The Associated Press report on the capture of the suspect behind the vicious murder of a University of Texas-Austin (UT) freshman downplayed the horrific act as a case of “lives violently intersect[ing].”
Meechaiel Khalil Criner was arrested on Thursday for the murder of Haruka Weiser, an 18-year-old UT dance major who was found dead in a creek on campus early Monday morning.
The Saturday AP report, headlined “Police: Lives of campus victim, suspect violently intersect,” described the killing in language which made the crime seem like an accident.
“Authorities say Weiser and Criner’s lives intersected violently on UT’s Austin campus, leaving Weiser dead in a creek on school grounds Tuesday and Criner jailed two days later in Travis County on a $1 million bond,” AP reporter Emily Schmall wrote in the article.
The report also attempted to paint a sympathetic portrayal of Criner by stating he was “intellectually disabled” and was abandoned by his mother at a young age. Criner’s uncle provided quotes to the AP that he believed it wasn’t possible his nephew could commit such an awful deed.
“I refuse to believe he just maliciously killed this young lady,” Leo Criner told the AP. “This kid don’t know nothing about killing. His mind don’t compute like that.”
Criner’s unstable background is contrasted with the stable background of Weiser in the article to create a narrative of two different lives coming into contact with one another.

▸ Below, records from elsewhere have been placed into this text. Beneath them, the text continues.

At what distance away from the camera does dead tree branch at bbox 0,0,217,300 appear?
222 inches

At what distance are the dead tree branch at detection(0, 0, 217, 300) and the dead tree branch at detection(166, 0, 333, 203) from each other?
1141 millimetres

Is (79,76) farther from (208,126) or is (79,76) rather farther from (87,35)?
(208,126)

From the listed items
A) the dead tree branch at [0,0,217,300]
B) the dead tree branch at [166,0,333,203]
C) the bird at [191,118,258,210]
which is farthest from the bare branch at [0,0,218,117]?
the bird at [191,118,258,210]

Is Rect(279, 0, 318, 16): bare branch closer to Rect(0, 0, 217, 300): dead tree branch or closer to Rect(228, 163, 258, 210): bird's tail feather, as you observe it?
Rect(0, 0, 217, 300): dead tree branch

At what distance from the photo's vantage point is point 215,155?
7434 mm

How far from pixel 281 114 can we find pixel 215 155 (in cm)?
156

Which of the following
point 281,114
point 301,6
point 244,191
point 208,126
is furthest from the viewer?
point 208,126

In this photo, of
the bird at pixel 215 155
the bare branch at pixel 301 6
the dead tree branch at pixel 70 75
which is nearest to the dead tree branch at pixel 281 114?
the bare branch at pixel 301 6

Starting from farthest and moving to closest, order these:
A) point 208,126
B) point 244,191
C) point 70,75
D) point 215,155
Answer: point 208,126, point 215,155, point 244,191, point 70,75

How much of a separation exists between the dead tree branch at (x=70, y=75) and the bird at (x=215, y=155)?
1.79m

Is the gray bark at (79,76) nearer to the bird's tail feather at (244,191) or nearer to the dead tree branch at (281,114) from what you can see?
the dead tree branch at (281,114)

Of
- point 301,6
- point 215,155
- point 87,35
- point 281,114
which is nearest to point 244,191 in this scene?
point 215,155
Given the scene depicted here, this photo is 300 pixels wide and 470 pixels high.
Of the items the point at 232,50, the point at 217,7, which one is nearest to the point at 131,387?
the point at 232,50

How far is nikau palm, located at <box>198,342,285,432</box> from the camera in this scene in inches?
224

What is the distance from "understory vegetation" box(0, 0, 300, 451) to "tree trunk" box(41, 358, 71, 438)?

— Independent US (@IndyUSA) April 9, 2016
In the final paragraphs of the article, readers learn that surveillance footage shows Criner stalking Weiser on campus and following her off camera with “a shiny rigid object” in hand. Buried at the bottom of the report is the information that Weiser’s body showed “obvious trauma” and authorities say she was “assaulted” prior to her murder.
The AP is not the only outlet to publish an article with a sympathetic portrayal of Criner. The Dallas Morning News’ report on the suspect’s arrest provides virtually no details of the murder but plenty of quotes from a friendly 2014 write-up of Criner in a Texas high school newspaper.
That article quotes Criner as saying he likes to “stand up for people” and “help others.”
“What I want to leave behind is my name – I want them to know who Meechaiel Criner is,” the suspected murderer says in the article cited by the Morning News.